In order to uncover occurrences of diseases caused by the ancient microorganisms before their spread gets out of hand, experts at the University of the Arctic, an international cooperation for education and research, are striving to set up a monitoring network. Along with providing medical care and quarantine facilities for affected individuals, it would also assist decrease the possibility of an outbreak by keeping infected people from traveling outside the area.
Roughly 20 percent of the northern hemisphere of Earth is covered in frozen soil, where Methuselah bacteria, sometimes referred to as "zombie viruses," are said to be able to survive for tens of thousands of years. Also, researchers and medical professionals think viruses that may have once lived on Earth a million years ago may still be preserved in the lowest permafrost layers. It was a long time before the earliest known people, who lived about 300,000 years ago, appeared on the earth. Therefore, there is no inherent defense against the ancient viral invaders in modern people.
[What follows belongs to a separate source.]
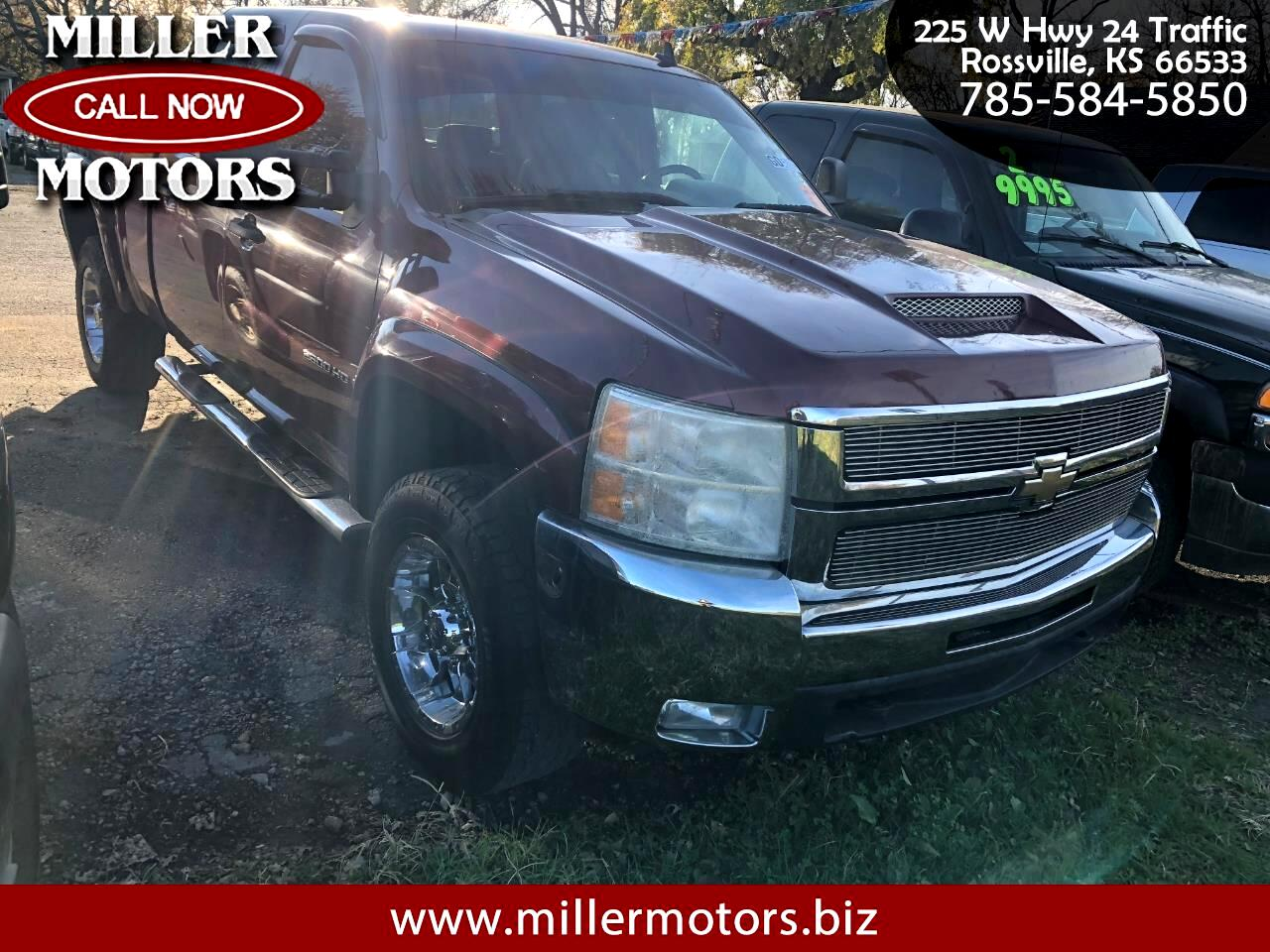 2008 Chevrolet Silverado 2500HD LT Crew Cab Short Bed 4WD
According to Jean-Michel Claverie, "Our immune systems may have never been in contact with some of those microbes, and that is another worry." He continued, "The scenario of an unknown virus once infecting a Neanderthal coming back at us, although unlikely, has become a real possibility." Viruses known as "zombie viruses" are those that can survive in frozen soil for tens of thousands of years; this region makes up roughly 20% of the northern hemisphere of the Earth. They have the ability to propagate illness, and contemporary people are naturally immune to these ancient viral invaders.
A million years ago, viruses could have lived on Earth and are now being preserved in the lowest depths of permafrost. It was a long time before the earliest known people, who lived about 300,000 years ago, appeared on the earth. Therefore, there is no inherent defense against the ancient viral invaders in modern people.